Both parties continue to support Medicare, though Republicans favor the Medicare Advantage (MA) program, reflecting broader support for private sector participation.

This may benefit insurers with large MA exposure, especially as pressure on entitlement funding grows.

Medicaid spending and structure differ by state. Factors include enrollment size and profile, service use, pricing, state policies, and provider payment rates.

In 2022, Medicaid cost $804 bn. The federal government contributed 71% ($573 bn), per KFF. States with the largest populations—California, New York, Texas, Pennsylvania, and Ohio—receive the most federal funding.

Republicans have proposed further cost shifts to states. These include block grants or per-enrollee caps, aimed at giving states more control over eligibility and benefits.

Other proposals involve limiting provider taxes and adjusting the federal medical assistance percentage. While Speaker Johnson and President Trump say they won’t cut benefits for eligible individuals, they intend to reduce spending by targeting fraud and waste.

If federal cuts proceed, states may need to lower Medicaid coverage, reduce services or provider payments, raise state taxes, or cut other spending.

States that expanded Medicaid under the ACA or rely more heavily on federal funding could face more pressure.

Health insurers focus on payment rate adequacy under current Medicaid rules.

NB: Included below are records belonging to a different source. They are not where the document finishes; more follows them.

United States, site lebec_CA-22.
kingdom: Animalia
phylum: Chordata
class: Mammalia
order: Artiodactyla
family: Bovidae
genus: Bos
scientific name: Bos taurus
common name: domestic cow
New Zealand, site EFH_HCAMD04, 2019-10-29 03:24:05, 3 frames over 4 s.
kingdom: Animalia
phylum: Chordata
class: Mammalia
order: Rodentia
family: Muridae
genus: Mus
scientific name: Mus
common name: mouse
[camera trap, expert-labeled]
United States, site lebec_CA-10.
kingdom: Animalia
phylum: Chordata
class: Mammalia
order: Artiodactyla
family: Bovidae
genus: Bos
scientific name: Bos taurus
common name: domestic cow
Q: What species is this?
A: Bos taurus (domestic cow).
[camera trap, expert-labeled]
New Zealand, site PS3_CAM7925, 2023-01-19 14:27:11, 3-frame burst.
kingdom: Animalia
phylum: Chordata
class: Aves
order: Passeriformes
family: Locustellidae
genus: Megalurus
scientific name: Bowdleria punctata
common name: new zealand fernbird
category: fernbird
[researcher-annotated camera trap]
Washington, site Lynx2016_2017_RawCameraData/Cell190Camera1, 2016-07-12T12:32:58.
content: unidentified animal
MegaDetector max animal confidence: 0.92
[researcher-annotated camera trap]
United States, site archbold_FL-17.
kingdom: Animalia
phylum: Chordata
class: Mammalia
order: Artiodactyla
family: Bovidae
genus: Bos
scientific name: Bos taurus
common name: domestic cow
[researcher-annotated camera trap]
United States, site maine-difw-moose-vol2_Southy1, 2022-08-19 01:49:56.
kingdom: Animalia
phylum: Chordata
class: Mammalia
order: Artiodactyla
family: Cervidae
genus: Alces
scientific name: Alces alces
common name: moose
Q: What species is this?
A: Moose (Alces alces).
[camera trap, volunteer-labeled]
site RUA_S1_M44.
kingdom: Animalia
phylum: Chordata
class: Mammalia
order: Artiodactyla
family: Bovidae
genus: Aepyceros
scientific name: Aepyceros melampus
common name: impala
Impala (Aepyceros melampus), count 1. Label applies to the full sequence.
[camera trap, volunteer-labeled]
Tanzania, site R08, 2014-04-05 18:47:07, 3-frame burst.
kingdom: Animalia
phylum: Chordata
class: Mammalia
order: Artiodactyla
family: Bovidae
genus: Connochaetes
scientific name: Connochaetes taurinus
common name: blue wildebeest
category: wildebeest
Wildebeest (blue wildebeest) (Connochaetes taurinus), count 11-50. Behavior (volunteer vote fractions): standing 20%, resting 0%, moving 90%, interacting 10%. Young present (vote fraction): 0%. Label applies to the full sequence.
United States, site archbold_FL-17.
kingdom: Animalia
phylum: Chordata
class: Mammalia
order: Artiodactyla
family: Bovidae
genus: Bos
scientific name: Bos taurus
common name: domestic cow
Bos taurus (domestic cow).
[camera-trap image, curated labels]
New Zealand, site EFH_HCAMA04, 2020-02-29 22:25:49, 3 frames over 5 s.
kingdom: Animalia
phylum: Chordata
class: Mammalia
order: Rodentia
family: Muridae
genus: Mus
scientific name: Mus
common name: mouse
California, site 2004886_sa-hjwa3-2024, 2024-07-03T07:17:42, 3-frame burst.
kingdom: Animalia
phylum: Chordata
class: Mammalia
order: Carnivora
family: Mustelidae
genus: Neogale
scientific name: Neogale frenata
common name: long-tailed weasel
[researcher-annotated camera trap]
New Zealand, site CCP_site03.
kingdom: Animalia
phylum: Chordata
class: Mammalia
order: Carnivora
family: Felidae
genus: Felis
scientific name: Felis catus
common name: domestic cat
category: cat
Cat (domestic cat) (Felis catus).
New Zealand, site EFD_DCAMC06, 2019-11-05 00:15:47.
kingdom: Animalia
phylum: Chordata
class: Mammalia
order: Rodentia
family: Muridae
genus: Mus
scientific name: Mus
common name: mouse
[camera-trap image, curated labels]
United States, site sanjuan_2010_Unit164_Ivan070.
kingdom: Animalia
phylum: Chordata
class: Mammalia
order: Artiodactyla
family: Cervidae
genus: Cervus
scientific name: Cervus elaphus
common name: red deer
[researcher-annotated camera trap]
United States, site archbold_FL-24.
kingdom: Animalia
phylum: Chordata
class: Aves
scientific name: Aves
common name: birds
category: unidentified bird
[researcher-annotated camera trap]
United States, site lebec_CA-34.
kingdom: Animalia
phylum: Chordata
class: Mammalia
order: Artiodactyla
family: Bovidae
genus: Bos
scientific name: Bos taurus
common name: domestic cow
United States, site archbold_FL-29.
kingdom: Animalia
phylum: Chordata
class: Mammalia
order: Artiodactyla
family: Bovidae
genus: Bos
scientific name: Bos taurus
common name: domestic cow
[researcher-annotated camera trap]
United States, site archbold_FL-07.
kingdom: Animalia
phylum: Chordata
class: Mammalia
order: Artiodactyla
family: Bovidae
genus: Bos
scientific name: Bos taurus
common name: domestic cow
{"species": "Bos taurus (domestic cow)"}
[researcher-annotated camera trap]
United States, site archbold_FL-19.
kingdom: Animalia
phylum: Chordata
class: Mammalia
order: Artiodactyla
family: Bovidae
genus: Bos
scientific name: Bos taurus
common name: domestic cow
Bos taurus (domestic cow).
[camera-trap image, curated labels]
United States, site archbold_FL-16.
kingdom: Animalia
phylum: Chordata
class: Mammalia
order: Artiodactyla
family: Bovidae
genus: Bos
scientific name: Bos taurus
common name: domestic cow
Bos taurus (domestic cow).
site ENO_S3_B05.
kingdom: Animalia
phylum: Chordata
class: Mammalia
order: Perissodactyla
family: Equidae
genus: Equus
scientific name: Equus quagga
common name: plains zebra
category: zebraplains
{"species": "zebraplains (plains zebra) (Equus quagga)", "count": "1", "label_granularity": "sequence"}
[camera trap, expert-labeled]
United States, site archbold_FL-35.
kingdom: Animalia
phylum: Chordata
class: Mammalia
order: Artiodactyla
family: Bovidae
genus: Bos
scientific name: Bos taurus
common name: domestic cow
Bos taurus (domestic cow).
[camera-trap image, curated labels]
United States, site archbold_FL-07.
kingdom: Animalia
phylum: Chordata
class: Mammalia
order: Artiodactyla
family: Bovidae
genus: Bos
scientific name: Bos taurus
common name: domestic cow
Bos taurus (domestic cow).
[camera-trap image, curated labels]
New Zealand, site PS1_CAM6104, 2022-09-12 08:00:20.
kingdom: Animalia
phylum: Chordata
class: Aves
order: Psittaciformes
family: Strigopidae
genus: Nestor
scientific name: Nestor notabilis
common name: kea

The administration’s approach to Medicaid and MA will influence sector performance.

Insurers active in Medicaid have reported that rates often fall below the cost of care, compressing already thin margins.

Rate negotiations with states should eventually reflect higher acuity levels seen after redetermination. Margin pressure from redetermination may ease by mid-2025. However, new federal cuts could deepen and extend this pressure.